_ЗАДАНИЯ К УПРАЖНЕНИЮ_:
1. Перепишите дословно фрагмент текста об алхимии, начиная со слов «Теоретическое обобщение, тэхнэ-ремесло» и далее вплоть до слов «самые средневековые времена.».
2. Допишите следующую часть текста об алхимии, продолжив его сразу после последнего приведенного предложения.

_ТЕКСТ ДЛЯ АНАЛИЗА_:

Теоретическое обобщение, тэхнэ-ремесло и тэхнэ-искусство жили в алхимии пародийно средневековой жизнью купно и нераздельно, ратоборствуя друг с другом в разных своих обличьях в те же самые средневековые времена.
Алхимия как вид деятельности в генезисе располагается между теоретизированием в духе позднеэллинистической учености и технохими-ческим имитирующим ремеслом. В таком срединном положении алхимик нарочито дилетантским образом, не являясь в чистом виде ни философом-александрийцем, ни металлодельцем-имитатором, «решает» основную познавательную задачу средневековья о соотношении духа и плоти. Эта задача в алхимической практике предстает как проблема тождества оперирования с веществом и размышления по поводу вещества. Но в целом эта проблема мыслится как проблема космогоническая, хотя и рассматривается в терминах технохимической эмпирии. Здесь-то и начинается осмысление алхимии как химии. Какова же эта технохимическая эмпирия? Она в главном совпадает с эмпирией технохимика-ремесленника: аппараты, приборы, химическая посуда, вещества; открытие, наблюдения и описание веществ и их взаимодействий; препаративные процедуры и операции. Так ремесленная химия включается в алхимию, но в качестве ситуативного фона, в виду которого проигрывается иная цель: не утилитарная (как у Теофила Пресвитера, Бирингуччо, Агриколы, Палисси), а глобальная, направленная на построение алхимического универсума как образа культуры.
Но предстает этот образ в образах практической алхимии, оперирующей с веществом (философский камень, эликсиры, панацеи; алкагест, питьевое золото, гомункулус). Осуществляется конструирование идеализированного предмета в алхимии. Это конструирование ведет, с одной стороны, к теоретическому осмысливанию химического ремесла, с другой — воплощает под влиянием этого ремесла бесплотное алхимическое теоретизирование. В этом и состоит главный гносеологический урок, преподанный алхимией химии Нового времени. Тогда «позитивный» вклад алхимии, воспринятый новой химией, предстает второстепенной, хотя и единственно неоспоримой вещью. Этот вклад представляет собой опыт средневековых рецептурных фармаций и ремесленной технохимии, ассимилированный алхимией и через нее пущенный в научно-химический обиход.

_ФРАГМЕНТЫ МАТЕРИАЛА_:
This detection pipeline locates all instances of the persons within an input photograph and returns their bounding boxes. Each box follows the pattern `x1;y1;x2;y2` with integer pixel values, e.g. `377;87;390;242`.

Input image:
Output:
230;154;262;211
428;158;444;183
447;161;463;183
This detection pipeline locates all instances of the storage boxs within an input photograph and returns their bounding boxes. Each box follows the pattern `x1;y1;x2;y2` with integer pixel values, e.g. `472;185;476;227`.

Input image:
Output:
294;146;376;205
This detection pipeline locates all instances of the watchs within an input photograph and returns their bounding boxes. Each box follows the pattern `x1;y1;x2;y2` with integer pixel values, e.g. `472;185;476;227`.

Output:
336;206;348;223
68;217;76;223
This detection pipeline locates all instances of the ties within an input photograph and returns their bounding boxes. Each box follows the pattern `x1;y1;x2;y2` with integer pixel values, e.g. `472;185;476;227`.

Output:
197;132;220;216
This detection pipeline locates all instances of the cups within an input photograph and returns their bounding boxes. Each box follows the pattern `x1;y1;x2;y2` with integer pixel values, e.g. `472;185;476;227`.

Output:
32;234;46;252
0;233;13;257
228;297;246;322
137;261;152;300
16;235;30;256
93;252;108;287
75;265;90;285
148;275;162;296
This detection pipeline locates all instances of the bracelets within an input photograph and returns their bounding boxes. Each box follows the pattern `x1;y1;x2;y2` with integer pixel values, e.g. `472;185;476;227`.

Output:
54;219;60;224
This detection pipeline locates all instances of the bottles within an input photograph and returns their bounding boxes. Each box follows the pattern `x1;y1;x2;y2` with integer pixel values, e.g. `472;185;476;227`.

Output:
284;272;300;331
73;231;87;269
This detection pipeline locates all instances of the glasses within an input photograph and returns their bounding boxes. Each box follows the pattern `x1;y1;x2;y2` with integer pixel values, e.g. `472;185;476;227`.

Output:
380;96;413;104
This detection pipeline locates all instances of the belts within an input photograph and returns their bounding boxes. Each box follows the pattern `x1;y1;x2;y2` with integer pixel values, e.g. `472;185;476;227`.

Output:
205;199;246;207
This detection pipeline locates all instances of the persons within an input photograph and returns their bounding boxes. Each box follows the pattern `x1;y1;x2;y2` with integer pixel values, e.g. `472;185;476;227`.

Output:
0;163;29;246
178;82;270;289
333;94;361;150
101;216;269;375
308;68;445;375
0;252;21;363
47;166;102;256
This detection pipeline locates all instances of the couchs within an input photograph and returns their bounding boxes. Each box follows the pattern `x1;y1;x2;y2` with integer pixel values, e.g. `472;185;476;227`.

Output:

_ОТВЕТЫ К ЗАДАНИЯМ_:
1.
Теоретическое обобщение, тэхнэ-ремесло и тэхнэ-искусство жили в алхимии пародийно средневековой жизнью купно и нераздельно, ратоборствуя друг с другом в разных своих обличьях в те же самые средневековые времена.

2.
Однако алхимическое — вселенского свойства — умозрение живет не само по себе, а в конкретных теоретических и опытных сюжетах, связанных с преобразованием вещества.
Повторю: всеобщая превращаемость вещества, из которой следует возможность трансмутации металлов, коренится в идее первичной материи как совокупности всех свойств-качеств и элементов-стихий (огрубленный средневековый аристотелизм). Алхимическая ртуть-соль-серная теория выглядит как будто чисто словесной переформулировкой Аристотелевой натурфилософии. Однако изучение исторической трансмутации «аристотелевых» алхимических первоначал свидетельствует о двойственной «номиналистически-реалистической» их природе, обещающей взаимные переходы элементаризма и атомизма (квазиатомизма) в средневековой теории познания. Имя и вещь-вещество и слиты, и разведены в одном термине. Именно в этой точке намечается движение алхимической мысли от изучения функциональной зависимости свойство-свойство к изучению принципиально иной, новохимической зависимости состав-свойство (Ван-Гельмонт, Тахений, Бойль). Алхимический же антиатомизм имеет тенденцию через понятия квинтэссенции и «биологической» индивидуации стать новохимическим атомизмом[151]
.Алхимическое начало как имя-вещь противостоит двум фундаментальным гносеологическим традициям средневековья: созерцательному опыту Оксфордской школы (Р. Бэкон, Роберт Большеголовый) и схоластике Альберта — Фомы, «примиряя» средневековые номинализм и реализм, превращая их в пародию, но тем самым как бы «моделируя» новонаучный метод как всеобщий и рационально-сенсуалистический.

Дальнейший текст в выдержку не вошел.